Efforts to address the fence’s deteriorating conditions have been going on for more than a decade, with town voters approving $75,000 to fix the fence in 2014. After bids to do the work came in at nearly $100,000, voters at town meeting struck down the project the next year.

Portions of the wooden fence have begun to rot, threatening its structural integrity, and the fence’s paint job has degraded. Materials and labor costs have only risen since the 2014 town meeting vote, said town administrator Jen Rand. 

As a way to avoid construction and maintenance costs, the select board proposed the pickets be removed while retaining the granite posts anchoring the fence, to serve as a new boundary line.

The wood is rotting in some places. — Ray Ewing

The idea was first proposed to the board by town resident Prudy Burt. 

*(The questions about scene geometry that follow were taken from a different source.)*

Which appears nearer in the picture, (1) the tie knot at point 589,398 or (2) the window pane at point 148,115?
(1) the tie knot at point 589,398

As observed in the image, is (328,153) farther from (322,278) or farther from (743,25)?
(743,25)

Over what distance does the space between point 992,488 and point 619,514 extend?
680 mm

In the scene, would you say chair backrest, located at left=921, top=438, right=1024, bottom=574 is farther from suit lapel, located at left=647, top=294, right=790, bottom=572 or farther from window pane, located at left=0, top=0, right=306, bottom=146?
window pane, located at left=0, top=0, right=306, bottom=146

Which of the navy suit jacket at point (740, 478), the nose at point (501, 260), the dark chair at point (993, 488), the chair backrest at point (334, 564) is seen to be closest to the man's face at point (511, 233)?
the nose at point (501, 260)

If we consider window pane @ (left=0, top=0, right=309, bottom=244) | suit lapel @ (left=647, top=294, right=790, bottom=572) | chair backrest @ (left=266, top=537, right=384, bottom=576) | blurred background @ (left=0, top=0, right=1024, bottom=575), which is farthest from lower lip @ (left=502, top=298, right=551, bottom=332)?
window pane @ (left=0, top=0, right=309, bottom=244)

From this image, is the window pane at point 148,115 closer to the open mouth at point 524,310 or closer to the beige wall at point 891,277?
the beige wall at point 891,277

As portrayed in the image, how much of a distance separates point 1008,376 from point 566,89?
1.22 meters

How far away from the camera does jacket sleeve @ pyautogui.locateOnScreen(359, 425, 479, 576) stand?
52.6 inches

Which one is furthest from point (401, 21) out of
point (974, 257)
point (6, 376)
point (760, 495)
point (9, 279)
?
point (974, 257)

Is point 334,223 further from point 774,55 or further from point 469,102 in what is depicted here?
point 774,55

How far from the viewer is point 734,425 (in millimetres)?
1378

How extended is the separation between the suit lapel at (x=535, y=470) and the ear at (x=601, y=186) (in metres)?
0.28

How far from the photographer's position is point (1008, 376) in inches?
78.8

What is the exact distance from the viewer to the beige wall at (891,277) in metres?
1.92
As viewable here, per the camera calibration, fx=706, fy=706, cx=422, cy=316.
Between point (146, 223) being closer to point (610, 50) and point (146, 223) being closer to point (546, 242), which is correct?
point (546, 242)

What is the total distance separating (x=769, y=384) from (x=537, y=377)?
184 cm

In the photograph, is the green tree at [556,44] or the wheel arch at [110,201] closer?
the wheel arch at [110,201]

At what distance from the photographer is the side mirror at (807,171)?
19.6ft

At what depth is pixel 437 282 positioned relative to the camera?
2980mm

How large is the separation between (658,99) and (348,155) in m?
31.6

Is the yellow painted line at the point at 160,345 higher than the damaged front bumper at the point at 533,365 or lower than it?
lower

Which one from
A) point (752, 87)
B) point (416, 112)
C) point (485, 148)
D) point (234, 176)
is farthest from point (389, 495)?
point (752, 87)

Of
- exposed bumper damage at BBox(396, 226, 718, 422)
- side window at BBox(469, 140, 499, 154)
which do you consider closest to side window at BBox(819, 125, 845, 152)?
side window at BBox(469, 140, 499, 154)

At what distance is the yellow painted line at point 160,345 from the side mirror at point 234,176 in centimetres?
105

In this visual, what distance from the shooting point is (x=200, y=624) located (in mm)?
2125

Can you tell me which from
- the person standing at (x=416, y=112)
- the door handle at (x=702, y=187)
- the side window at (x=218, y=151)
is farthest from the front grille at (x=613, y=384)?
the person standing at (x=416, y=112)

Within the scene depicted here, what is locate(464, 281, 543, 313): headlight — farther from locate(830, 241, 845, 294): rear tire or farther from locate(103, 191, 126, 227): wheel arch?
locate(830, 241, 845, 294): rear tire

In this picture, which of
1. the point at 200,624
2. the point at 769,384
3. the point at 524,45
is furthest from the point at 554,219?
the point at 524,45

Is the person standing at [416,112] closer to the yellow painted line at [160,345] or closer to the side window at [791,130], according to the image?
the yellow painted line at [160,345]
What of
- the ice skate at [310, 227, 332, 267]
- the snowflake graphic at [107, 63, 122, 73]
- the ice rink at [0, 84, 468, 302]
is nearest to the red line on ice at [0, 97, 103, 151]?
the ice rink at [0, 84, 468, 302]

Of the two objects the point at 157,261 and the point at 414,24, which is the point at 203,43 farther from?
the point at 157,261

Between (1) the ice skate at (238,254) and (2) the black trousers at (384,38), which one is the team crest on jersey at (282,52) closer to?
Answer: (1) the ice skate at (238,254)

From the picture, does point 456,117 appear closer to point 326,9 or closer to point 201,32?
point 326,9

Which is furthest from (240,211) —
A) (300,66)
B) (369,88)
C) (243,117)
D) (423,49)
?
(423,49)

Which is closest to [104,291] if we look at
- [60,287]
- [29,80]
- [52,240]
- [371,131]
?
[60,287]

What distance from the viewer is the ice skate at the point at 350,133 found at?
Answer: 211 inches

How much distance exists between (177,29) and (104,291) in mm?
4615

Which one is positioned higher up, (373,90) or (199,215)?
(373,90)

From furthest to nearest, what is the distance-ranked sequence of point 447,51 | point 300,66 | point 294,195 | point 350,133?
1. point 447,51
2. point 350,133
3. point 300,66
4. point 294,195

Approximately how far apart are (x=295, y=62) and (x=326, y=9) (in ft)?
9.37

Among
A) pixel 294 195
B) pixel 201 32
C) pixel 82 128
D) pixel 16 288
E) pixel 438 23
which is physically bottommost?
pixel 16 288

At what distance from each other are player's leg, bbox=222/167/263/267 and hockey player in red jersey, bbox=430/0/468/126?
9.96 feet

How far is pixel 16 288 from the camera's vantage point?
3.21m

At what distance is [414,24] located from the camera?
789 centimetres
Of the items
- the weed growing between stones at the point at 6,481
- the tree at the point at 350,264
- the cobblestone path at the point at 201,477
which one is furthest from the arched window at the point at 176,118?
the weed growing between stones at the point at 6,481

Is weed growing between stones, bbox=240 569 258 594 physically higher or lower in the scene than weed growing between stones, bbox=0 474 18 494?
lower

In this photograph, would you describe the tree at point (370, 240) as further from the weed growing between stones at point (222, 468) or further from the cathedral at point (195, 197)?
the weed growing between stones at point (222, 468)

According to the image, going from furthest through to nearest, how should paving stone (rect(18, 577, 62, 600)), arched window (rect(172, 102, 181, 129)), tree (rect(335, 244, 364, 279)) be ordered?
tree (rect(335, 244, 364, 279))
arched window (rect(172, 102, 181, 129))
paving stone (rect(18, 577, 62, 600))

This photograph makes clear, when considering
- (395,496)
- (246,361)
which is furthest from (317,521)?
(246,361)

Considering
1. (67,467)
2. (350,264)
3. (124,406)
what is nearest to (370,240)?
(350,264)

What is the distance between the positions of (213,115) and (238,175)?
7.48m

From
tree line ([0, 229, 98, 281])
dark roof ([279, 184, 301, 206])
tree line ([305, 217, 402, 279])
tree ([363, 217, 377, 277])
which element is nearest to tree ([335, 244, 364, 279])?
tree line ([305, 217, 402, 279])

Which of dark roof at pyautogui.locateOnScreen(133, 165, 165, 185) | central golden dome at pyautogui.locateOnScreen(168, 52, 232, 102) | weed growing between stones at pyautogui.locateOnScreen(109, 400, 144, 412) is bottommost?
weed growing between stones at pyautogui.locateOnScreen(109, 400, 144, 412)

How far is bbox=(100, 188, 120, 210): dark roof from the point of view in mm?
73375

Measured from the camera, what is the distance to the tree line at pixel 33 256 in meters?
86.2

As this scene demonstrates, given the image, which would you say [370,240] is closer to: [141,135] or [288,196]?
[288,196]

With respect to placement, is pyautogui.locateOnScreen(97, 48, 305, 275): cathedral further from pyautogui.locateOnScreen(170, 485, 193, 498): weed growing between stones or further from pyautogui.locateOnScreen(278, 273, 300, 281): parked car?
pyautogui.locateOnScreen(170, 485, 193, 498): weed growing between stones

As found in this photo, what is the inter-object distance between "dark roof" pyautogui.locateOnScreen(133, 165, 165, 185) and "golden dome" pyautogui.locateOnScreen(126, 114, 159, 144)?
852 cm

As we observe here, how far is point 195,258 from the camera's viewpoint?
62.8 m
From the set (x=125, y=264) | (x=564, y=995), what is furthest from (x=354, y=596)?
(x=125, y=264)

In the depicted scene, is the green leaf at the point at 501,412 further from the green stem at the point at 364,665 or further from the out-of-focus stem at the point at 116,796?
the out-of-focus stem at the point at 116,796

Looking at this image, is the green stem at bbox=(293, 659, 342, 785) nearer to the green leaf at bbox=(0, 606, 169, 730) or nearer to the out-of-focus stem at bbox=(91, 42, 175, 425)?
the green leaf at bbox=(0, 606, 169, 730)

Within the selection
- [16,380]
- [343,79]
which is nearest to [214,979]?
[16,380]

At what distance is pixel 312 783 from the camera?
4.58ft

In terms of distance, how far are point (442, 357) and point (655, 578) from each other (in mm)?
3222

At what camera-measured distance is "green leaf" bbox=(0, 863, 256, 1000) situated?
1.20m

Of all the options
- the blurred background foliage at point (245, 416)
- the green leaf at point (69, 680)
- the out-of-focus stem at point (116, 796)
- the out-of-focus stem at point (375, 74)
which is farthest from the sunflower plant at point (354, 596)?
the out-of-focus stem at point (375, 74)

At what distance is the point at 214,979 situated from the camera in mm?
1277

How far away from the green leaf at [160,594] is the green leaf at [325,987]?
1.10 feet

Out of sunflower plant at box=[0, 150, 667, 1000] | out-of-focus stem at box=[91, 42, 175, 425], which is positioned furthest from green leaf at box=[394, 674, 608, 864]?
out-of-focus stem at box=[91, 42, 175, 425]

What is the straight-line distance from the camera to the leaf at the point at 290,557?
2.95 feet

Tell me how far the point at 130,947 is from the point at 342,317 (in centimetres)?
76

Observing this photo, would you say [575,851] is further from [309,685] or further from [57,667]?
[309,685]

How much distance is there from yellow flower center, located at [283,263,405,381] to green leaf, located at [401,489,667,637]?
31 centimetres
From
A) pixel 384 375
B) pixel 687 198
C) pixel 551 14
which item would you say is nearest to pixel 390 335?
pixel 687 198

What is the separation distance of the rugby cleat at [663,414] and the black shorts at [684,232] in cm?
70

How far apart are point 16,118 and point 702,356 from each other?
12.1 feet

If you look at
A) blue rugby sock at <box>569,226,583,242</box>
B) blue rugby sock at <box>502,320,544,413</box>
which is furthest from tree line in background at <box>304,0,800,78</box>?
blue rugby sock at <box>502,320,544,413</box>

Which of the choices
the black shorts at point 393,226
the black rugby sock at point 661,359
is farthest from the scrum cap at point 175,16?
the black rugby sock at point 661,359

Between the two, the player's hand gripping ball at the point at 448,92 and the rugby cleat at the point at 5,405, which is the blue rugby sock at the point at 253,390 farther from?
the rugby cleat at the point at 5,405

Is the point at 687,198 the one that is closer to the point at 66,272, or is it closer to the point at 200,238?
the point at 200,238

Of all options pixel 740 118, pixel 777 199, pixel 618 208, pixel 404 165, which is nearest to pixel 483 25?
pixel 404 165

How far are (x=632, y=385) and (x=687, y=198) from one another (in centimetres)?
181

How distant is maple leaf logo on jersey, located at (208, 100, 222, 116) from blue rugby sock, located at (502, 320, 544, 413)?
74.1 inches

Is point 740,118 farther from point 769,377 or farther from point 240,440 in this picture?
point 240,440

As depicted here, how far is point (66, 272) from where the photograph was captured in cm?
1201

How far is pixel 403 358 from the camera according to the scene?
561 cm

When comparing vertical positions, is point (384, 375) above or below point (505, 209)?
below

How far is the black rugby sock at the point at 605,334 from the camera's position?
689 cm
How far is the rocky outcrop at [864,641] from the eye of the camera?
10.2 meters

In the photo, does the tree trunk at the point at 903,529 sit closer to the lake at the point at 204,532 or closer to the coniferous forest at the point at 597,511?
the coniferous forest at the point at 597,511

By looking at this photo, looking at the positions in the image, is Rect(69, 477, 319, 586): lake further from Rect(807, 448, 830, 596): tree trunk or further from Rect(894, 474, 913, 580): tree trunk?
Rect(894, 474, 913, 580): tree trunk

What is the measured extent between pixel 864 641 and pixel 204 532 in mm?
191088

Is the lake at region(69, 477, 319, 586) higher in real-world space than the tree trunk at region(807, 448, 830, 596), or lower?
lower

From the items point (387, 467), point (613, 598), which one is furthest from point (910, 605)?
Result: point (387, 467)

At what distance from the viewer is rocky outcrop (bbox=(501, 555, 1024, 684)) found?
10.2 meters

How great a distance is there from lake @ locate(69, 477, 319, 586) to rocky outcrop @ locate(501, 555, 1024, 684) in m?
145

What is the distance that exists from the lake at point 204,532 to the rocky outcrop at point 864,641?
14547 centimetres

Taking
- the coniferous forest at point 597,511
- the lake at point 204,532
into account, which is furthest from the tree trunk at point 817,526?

“It just made sense for me. The town is staring down the barrel of huge capital expenses.” Ms. Burt said, at the meeting on Feb. 26. “I’m not disrespectful of the history. This is my town. We’ve lived here for hundreds of years, and I just know how my ancestors would feel about this…This is a good common sense compromise.”

But some members of the historic district commission, which reviews all projects in the town historic district, expressed reservations about the impact of the removal. 

“I think that it’s fairly traditional to have fences around cemeteries…It marks it as a sacred place. And it’s a measure of respect,” said commission member Nancy Dole. “In the historic district, people have to spend lots of money on things they don’t want to, because they have to preserve the character of the historic district.”

Ms. Dole said she was concerned that approving the fence removal could provide a precedent for other demolitions in the historic district. In September of 2023, the select board proposed replacing the existing wooden fence with a plastic material to lower maintenance costs, which the commission also denied

Large capital costs have to be approved by voters at town meeting, meaning the select board cannot simply sign off on the fence repair costs. 

“We can’t force the town to spend money on things,” said select board member Jeffrey (Skipper) Manter.

If the board was not able to get approval to repair, replace or remove the fence, said Ms. Dole, it would be allowed to continue to deteriorate, a process known as “demolition by neglect,” which is de facto permitted.

“Obviously, that’s fairly, maybe disrespectful to some people, but it’s possible,” she said. 

After nearly an hour of discussion, the commission voted on a modified proposal to demolish most of the fence. Historic commissioners Sean Conley and Charles Kernick voted in favor of the removal, while Ms. Dole and Carol Sarason voted against. With a tie vote, the motion failed. 

The two bodies made plans for a site visit and follow up meeting in April, in the hopes of reaching a compromise. 

Until then, at least, the fence remains.